French inspectors said recovered cockpit recordings were 'so far unusable' to explain crash over Mali in which 116 died, 54 of them French.

La rédaction de Mediapart

This article is freely available.

Voice recordings taken from the cockpit of Air Algérie flight AH5017, which crashed in Mali killing 116 people last month, are “unusable”, French investigators attempting to determine the cause of the crash said Thursday, reports FRANCE 24.

"The tape was a little bit damaged,” Rémi Jouty, the head of France's BEA air safety agency, told journalists.

“The BEA laboratory was able to restore the tape. Unfortunately the recordings are so far unusable.”

Flight AH5017, a McDonnell Douglas 83 jet that had taken off on July 24 from Ouagadougou in Burkina Faso bound for Algiers, crashed in the Mali desert after asking to turn back as bad weather struck.

France bore the brunt of the tragedy, with nearly half of the victims. Other passengers came from Burkina Faso, Lebanon, Algeria, Spain, Canada, Germany and Luxembourg.

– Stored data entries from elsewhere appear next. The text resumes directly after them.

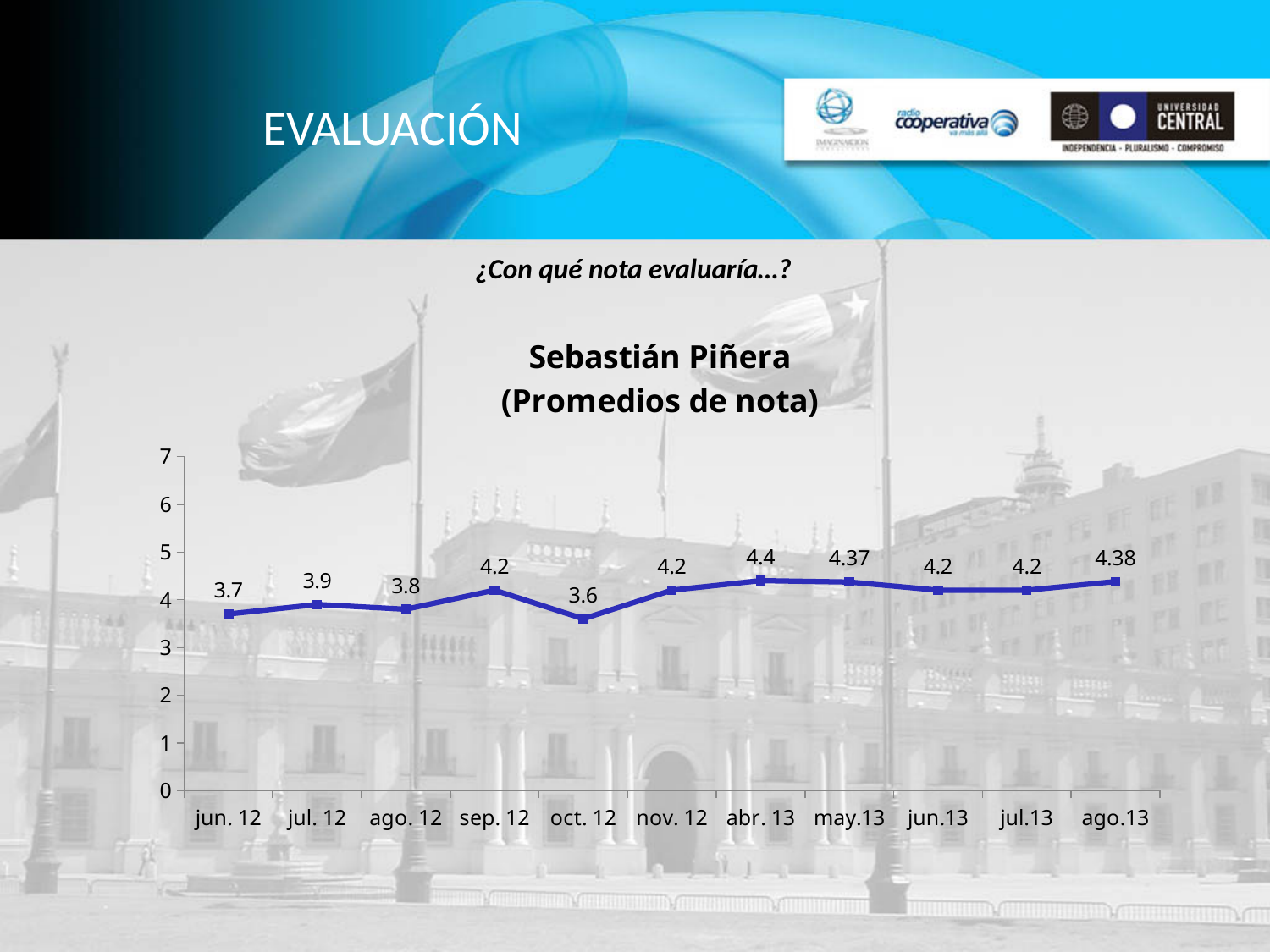
How many data points are plotted on the chart? 11 What is the difference between the values for abr. 13 and oct. 12? 0.8 Does the value rise or fall from sep. 12 to oct. 12? fall What is the value for ago.13? 4.38 What is the value for oct. 12? 3.6 What is the value for may.13? 4.37 What kind of chart is shown on the slide? line chart What is the title of the chart? Sebastián Piñera (Promedios de nota) Which period has the lowest value? oct. 12 Which is larger, the value for jul. 12 or the value for ago. 12? jul. 12 What is the value for jun. 12? 3.7 Which period has the highest value? abr. 13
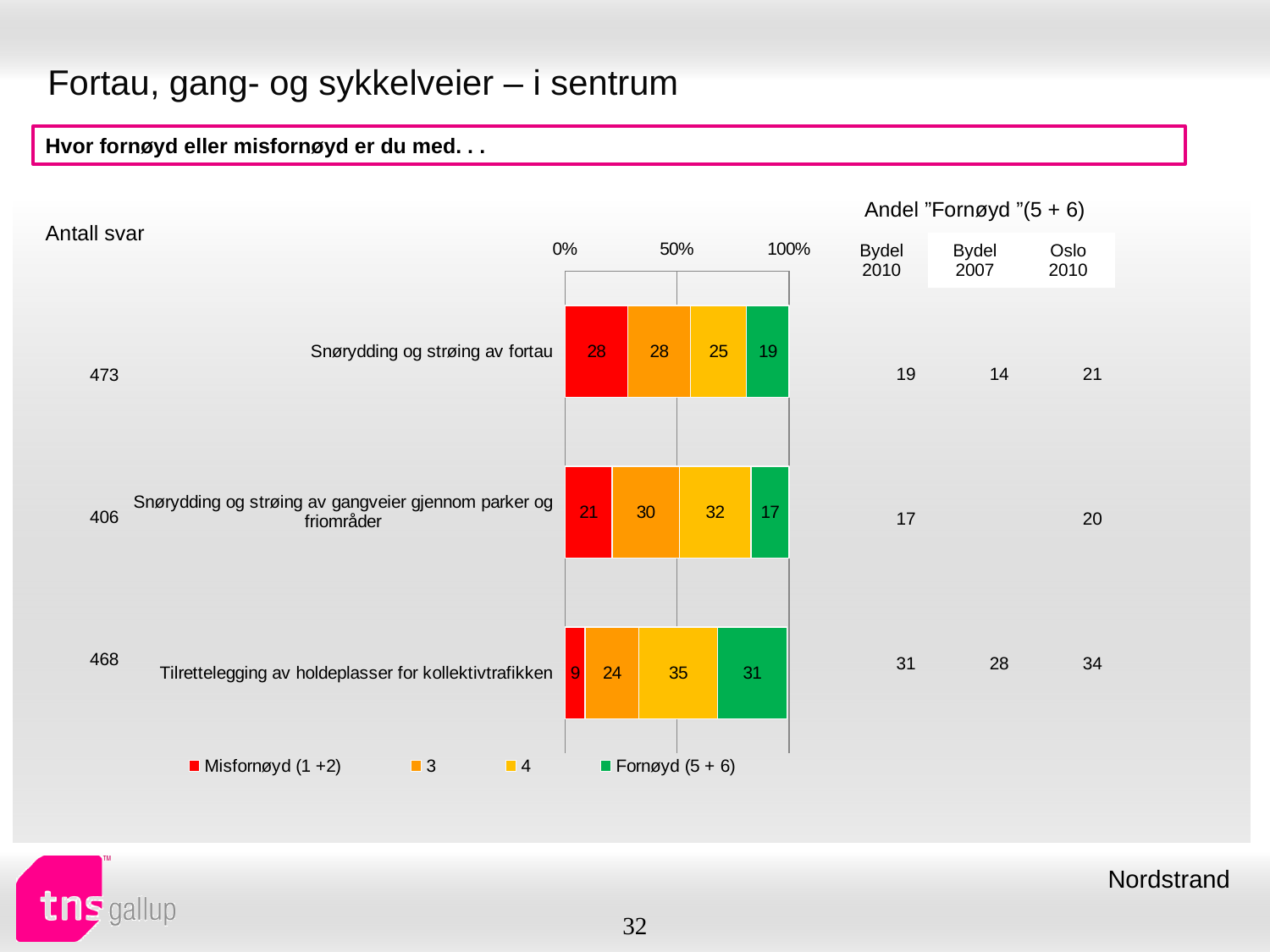
What is the total of the stacked bar for "Snørydding og strøing av fortau"? 100 Which has the larger Misfornøyd (1 +2) value: "Snørydding og strøing av fortau" or "Snørydding og strøing av gangveier gjennom parker og friområder"? Snørydding og strøing av fortau What is the difference between the Fornøyd (5 + 6) values for "Tilrettelegging av holdeplasser for kollektivtrafikken" and "Snørydding og strøing av fortau"? 12 What is the value of the Misfornøyd (1 +2) segment for "Tilrettelegging av holdeplasser for kollektivtrafikken"? 9 What is the value of the Fornøyd (5 + 6) segment for "Snørydding og strøing av fortau"? 19 Which category has the lowest Misfornøyd (1 +2) value? Tilrettelegging av holdeplasser for kollektivtrafikken What kind of chart is shown on the slide? Stacked bar chart How many series does the legend list? 4 How many categories are shown in the bar chart? 3 What is the value of the "4" segment for "Snørydding og strøing av gangveier gjennom parker og friområder"? 32 What colour represents Fornøyd (5 + 6) in the legend? Green Which category has the highest Fornøyd (5 + 6) value? Tilrettelegging av holdeplasser for kollektivtrafikken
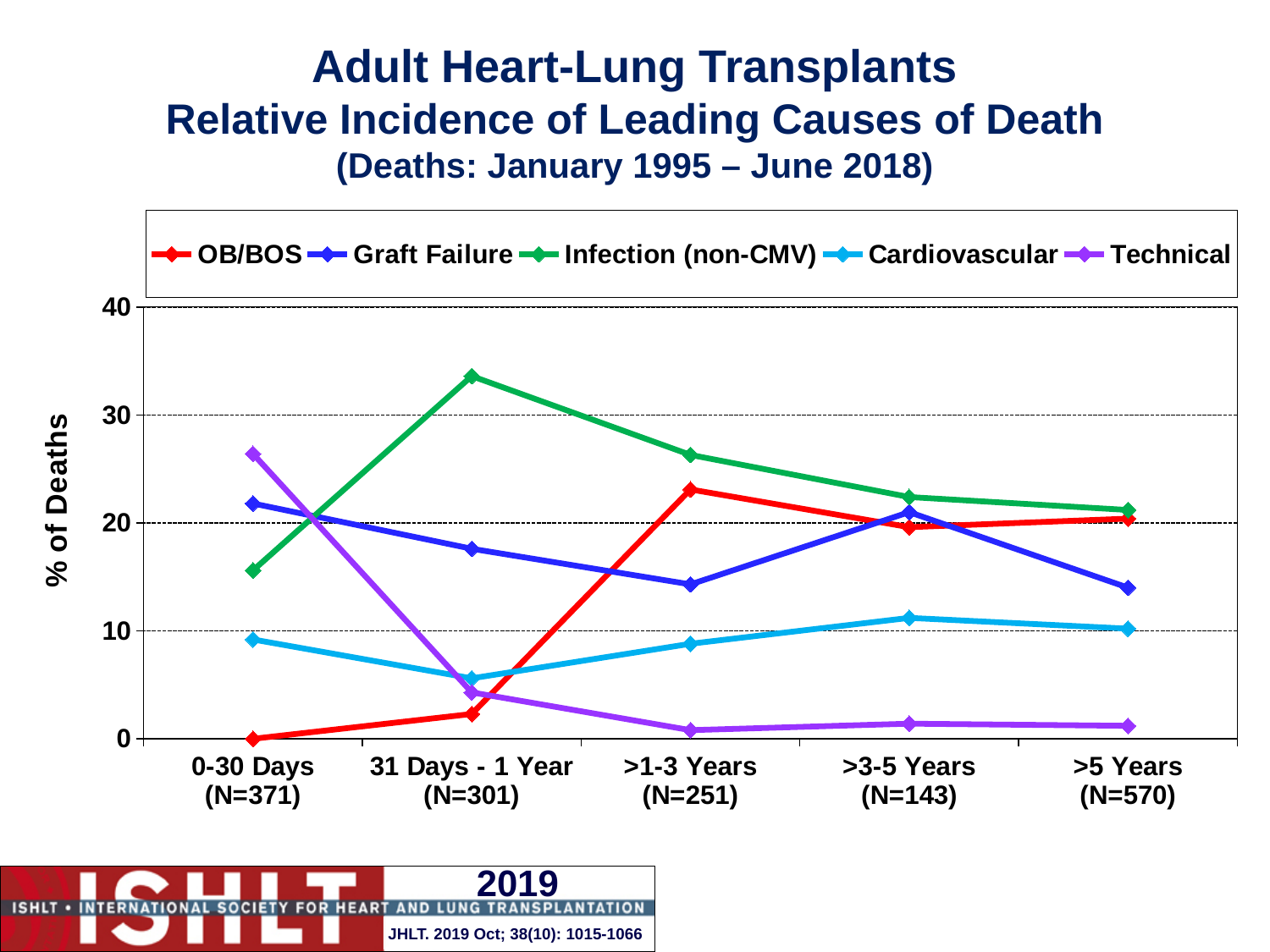
How many series does the legend list? 5 What is the N shown for the >5 Years category? N=570 How many time periods are shown along the x axis? 5 Is the value for Graft Failure at 0-30 Days greater or less than 20? greater Is the value for Technical at >1-3 Years greater or less than 10? less Does the Technical line rise or fall from 0-30 Days to 31 Days - 1 Year? fall What kind of chart is shown on the slide? line chart Which cause of death has the highest % of deaths at 31 Days - 1 Year? Infection (non-CMV) Is the value for Infection (non-CMV) at 31 Days - 1 Year greater or less than 30? greater Which cause of death has the highest % of deaths at 0-30 Days? Technical Which cause of death has the lowest % of deaths at 0-30 Days? OB/BOS At >5 Years, which is larger: Graft Failure or Cardiovascular? Graft Failure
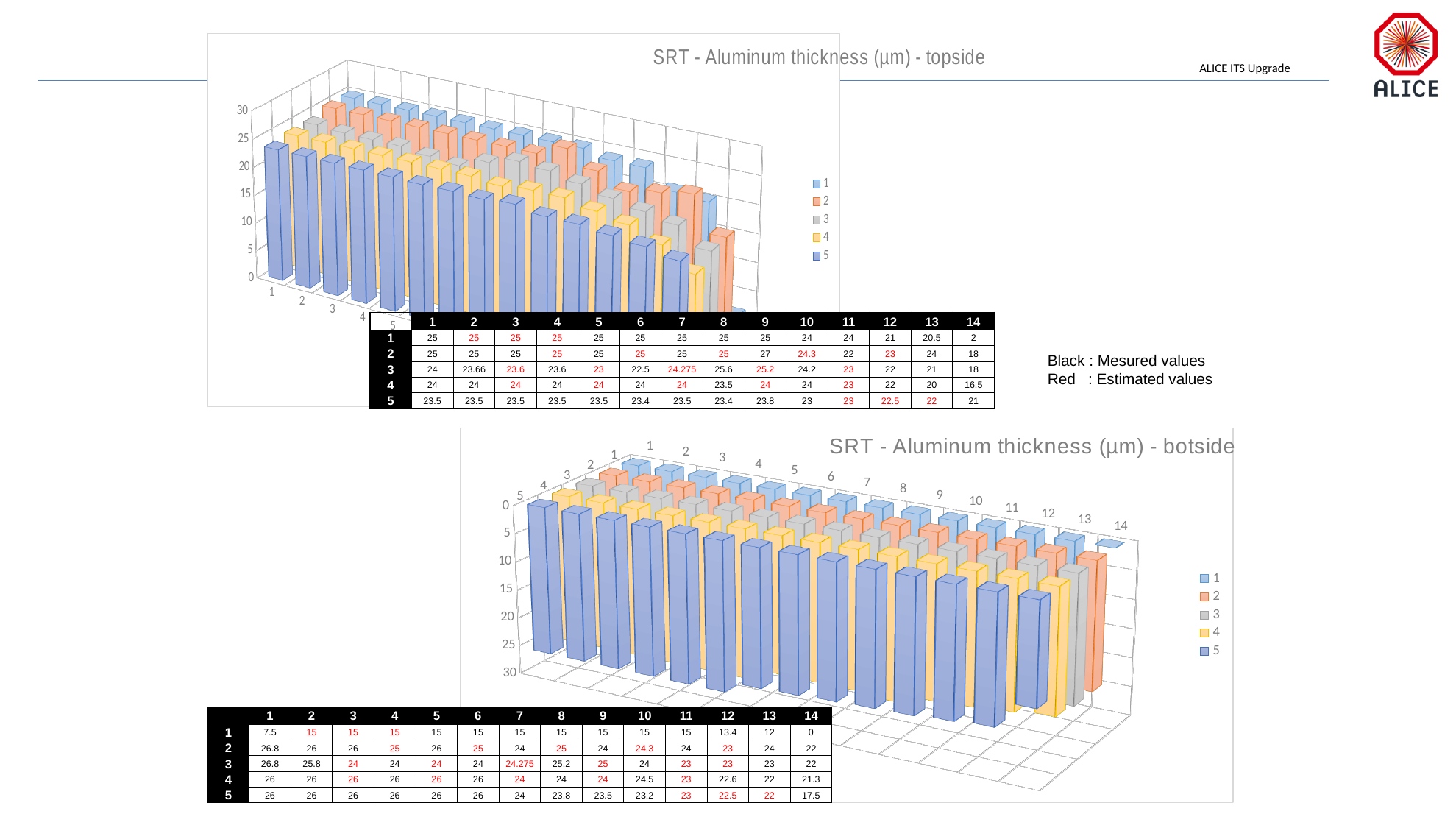
How many series does the legend of the 'SRT - Aluminum thickness (µm) - topside' chart list? 5 In the 'SRT - Aluminum thickness (µm) - topside' chart, what is the value of series 1 at category 14? 2 In the 'SRT - Aluminum thickness (µm) - topside' chart, at category 13, which is larger: series 1 or series 2? series 2 How many categories are plotted along the x axis of the 'SRT - Aluminum thickness (µm) - botside' chart? 14 In the 'SRT - Aluminum thickness (µm) - topside' chart, which category has the lowest value for series 1? 14 What kind of chart is the 'SRT - Aluminum thickness (µm) - topside' chart? bar chart In the 'SRT - Aluminum thickness (µm) - topside' chart, what is the value of series 3 at category 7? 24.275 In the 'SRT - Aluminum thickness (µm) - botside' chart, what is the value of series 4 at category 14? 21.3 According to the slide, what do the red values in the tables represent? Estimated values In the 'SRT - Aluminum thickness (µm) - botside' chart, what is the value of series 1 at category 1? 7.5 In the 'SRT - Aluminum thickness (µm) - botside' chart, what is the difference between the series 5 values at category 1 and category 14? 8.5 In the 'SRT - Aluminum thickness (µm) - botside' chart, which category has the lowest value for series 1? 14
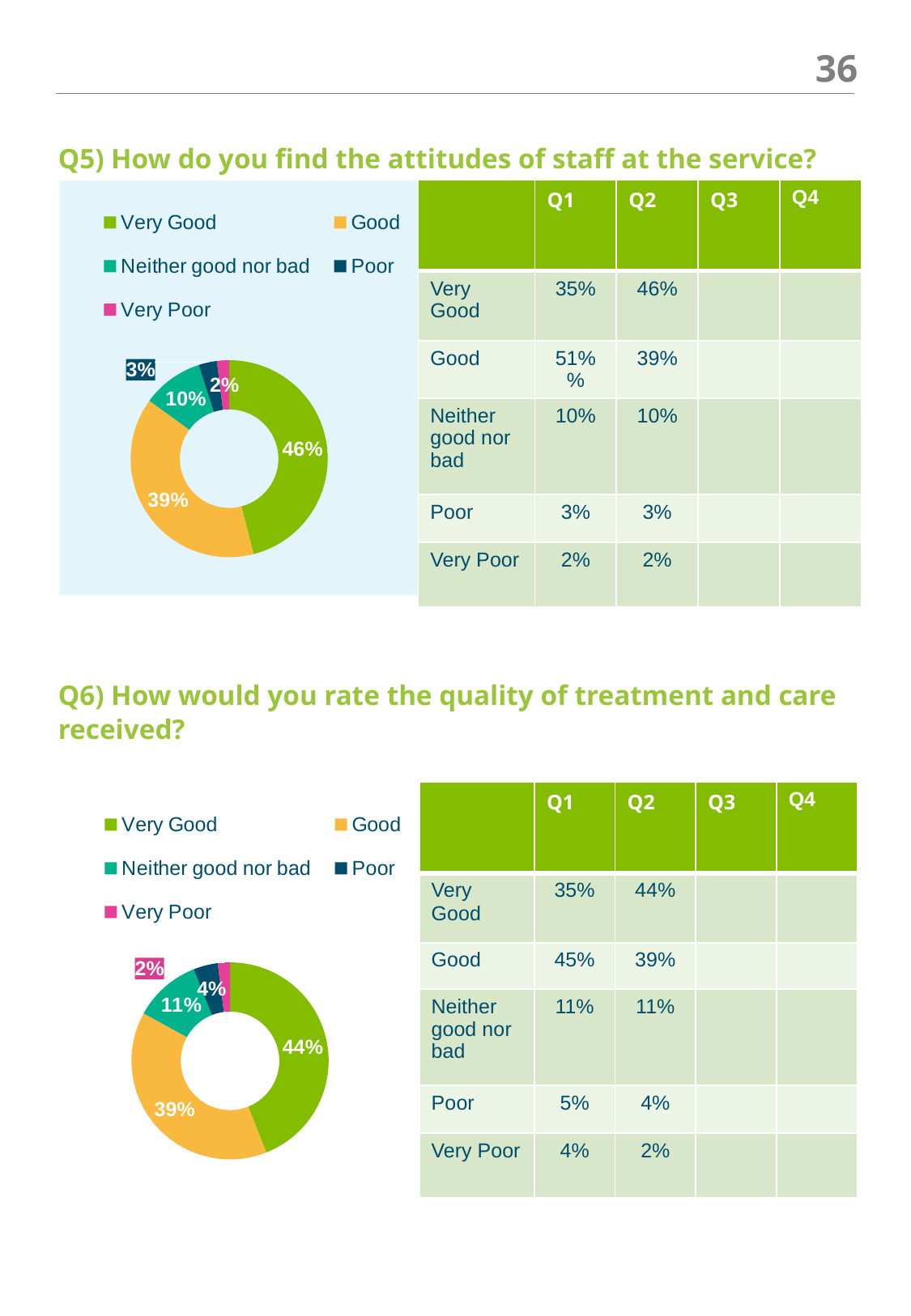
What type of chart is used for Q6 (quality of treatment and care)? doughnut chart In the Q5 chart (attitudes of staff), what is the difference between the Very Good and Good shares? 7% In the Q5 chart (attitudes of staff), which category has the smallest slice? Very Poor In the Q5 chart (attitudes of staff), how many categories does the legend list? 5 In the Q5 chart (attitudes of staff), what share is labelled for Very Good? 46% In the Q5 chart (attitudes of staff), what colour represents Very Poor in the legend? pink In the Q5 chart (attitudes of staff), what share is labelled for Good? 39% In the Q6 chart (quality of treatment and care), what is the combined share of Very Good and Good? 83% In the Q6 chart (quality of treatment and care), what share is labelled for Neither good nor bad? 11% In the Q6 chart (quality of treatment and care), what share is labelled for Very Good? 44% In the Q5 chart (attitudes of staff), which category has the largest slice? Very Good In the Q6 chart (quality of treatment and care), which is larger, the Poor slice or the Very Poor slice? Poor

Jouty said some of the plane’s recording devices allowed investigators to trace its fast descent through stormy weather, but the probe had not yet excluded other possible causes, including error or deliberate action.

It seemed likely that the plane had broken up on impact instead of in the air, he said.

"When we look at the trajectory, this leads us to believe that the plane did not break up into several pieces while in flight. This does not exclude that damage was caused during the flight,” he told the press conference in Le Bourget, near Paris.

"I don't think we can at this point exclude the possibility of a deliberate act but we cannot say more for the moment.”